*Supplied records:*
_ _ _ _ _
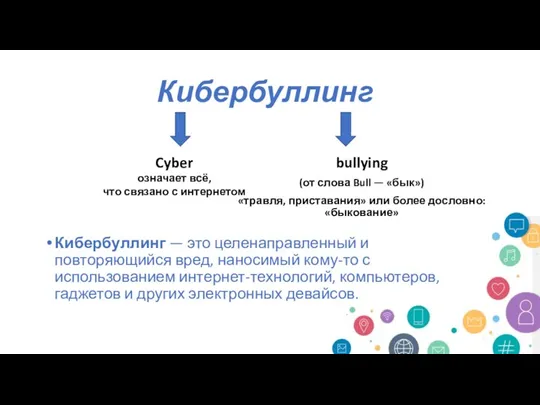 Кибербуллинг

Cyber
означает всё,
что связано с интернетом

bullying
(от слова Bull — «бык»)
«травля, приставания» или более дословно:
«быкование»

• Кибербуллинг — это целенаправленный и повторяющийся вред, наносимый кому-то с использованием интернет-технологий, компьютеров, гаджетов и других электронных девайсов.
_ _ _ _ _
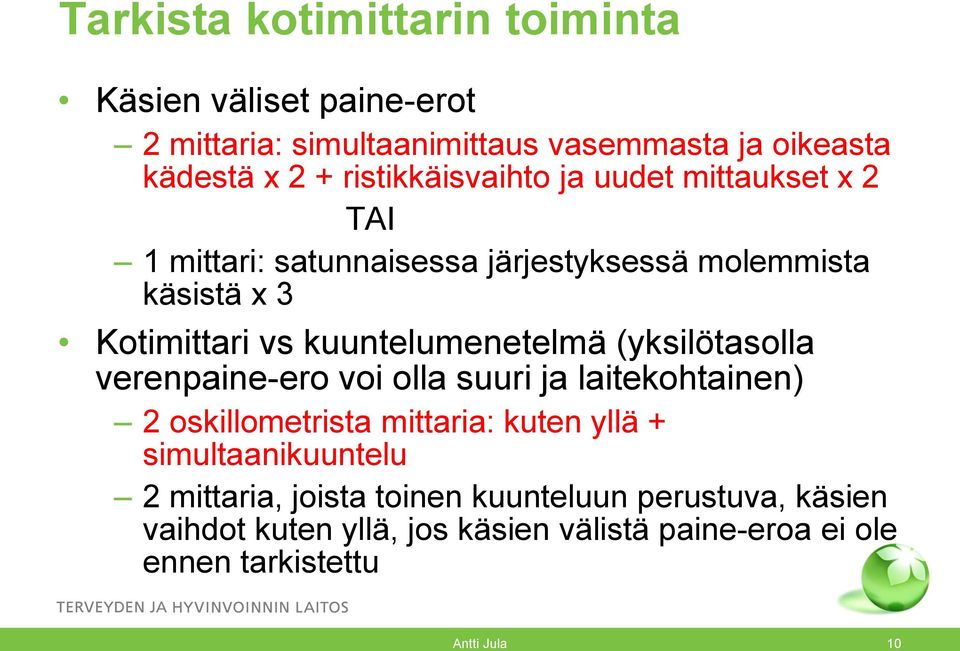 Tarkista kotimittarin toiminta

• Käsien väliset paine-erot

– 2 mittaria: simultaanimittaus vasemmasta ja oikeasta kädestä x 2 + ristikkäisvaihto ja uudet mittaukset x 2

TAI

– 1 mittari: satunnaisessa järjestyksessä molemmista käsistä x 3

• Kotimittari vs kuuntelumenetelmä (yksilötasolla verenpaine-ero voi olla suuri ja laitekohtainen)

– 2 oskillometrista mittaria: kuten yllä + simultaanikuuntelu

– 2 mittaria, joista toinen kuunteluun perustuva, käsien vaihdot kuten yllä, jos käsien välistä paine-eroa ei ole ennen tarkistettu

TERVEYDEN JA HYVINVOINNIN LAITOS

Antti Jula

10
_ _ _ _ _
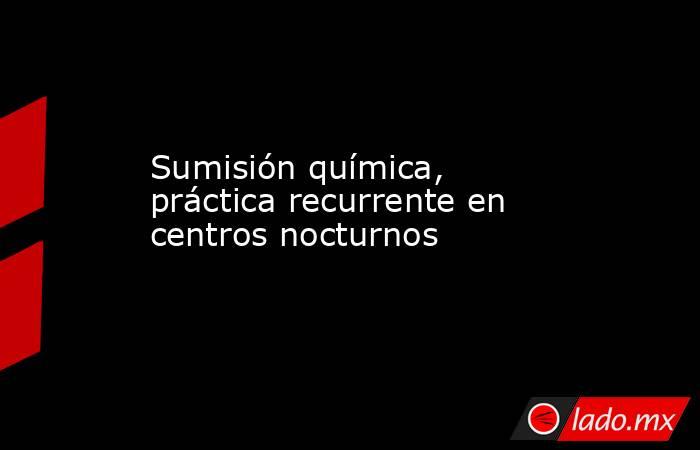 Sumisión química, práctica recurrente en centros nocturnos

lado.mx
_ _ _ _ _
*The problem:* Only one stretch of the data above is needed. Restate it word for word, from the line containing "suuri ja laitekohtainen)" through the line containing "yllä + simultaanikuuntelu", both ends included.

*Answer to the problem:*
• Kotimittari vs kuuntelumenetelmä (yksilötasolla verenpaine-ero voi olla suuri ja laitekohtainen)

– 2 oskillometrista mittaria: kuten yllä + simultaanikuuntelu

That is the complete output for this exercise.